Getting Started - Writing About Controversies

Begin at the Beginning

It seems easy. You get the assignment, circle the due date, then stuff it into a notebook so that you can find it later. Or not. Here are a few suggestions for getting started effectively.

Read the assignment as soon as possible

Your instructor may have discussed the assignment in class, but it’s important to take a few minutes to read the assignment again as soon as you can after you receive it. What seemed crystal-clear in class may no longer be when you start to write.

Underline key words and phrases

Especially the verbs because they tell you what to do. What is your primary task? Purpose? What questions, concepts, or issues will you need to consider while you work?

Note specific instructions

Again, pretty basic, right? But making note of the small details from the beginning likely will save   you headaches in the end. Are you expected to do outside research to complete the assignment?  How many sources do you need to use? What are the requirements for the final draft?

Ask questions

Don’t be afraid to ask your instructor to explain anything about an assignment that you don't understand. Often the earlier you ask your questions, the more useful the answers will be to you.

Delve into the assignment

All Rhetoric assignments are different, but often they fall in one of three general categories.

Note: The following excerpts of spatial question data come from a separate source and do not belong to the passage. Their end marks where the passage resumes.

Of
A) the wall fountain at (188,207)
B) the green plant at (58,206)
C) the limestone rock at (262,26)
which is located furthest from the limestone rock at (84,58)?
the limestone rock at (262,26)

Understanding the type of assignment ahead of you may help you identify questions and issues you’ll want to keep in mind as you prepare to write. Please note that these are general overviews of typical assignments. It’s important to talk to your instructor if you have questions about a specific assignment.

Analyze a position

Whereas an assignment to describe a controversy asks you to trace several positions that individuals or groups might hold on a subject, an assignment to analyze a position often asks you to carefully consider the arguments presented by a specific writer or speaker. In addition to identifying issues, values and claims, this type of assignment may also focus on the audience, purpose, occasion, and tone of a position--that is, ask you to consider the rhetorical situation of an argument--and/or ask that you evaluate the use of persuasive appeals, such as ethos, pathos, and logos.

Some common key words: consider, assess, evaluate, along with analyze.

Describe a controversy

An assignment to describe a controversy often asks you to introduce the controversy you’ve chosen to your audience and present the issues from the perspective of several sides or positions. This type of assignment may focus on the central issues, values, claims and assumptions surrounding a controversy--an exploration of the debates and why the people who care about this issue may disagree.

Some common key words: map, trace, explore, characterize, as well as, describe.

Often for these two types of assignments your instructor will require that you remain a neutral or objective writer exploring issues without taking a position of your own.

The third type of assignment often asks you to argue in support of a specific stance on an issue:

Advocate a position

An assignment to advocate a position often asks you to persuade your audience of the merits of your personal position on an issue or cause. Though you may have strong opinions on your topic, as an advocate your goal is to support those opinions with reliable evidence and sound reasoning.

Some common key words: persuade, defend, support, argue, justify.

Chart your next move

If your assignment requires that you select your topic from class readings, rereading articles with these tips in mind may help you find a topic that both interests you and matches well with the assignment. If your assignment has you in search of a controversy to research or analyze, this might be an ideal time to begin brainstorming. For more suggestions on how you might search for a topic, you might find the handout Choosing a Controversy helpful.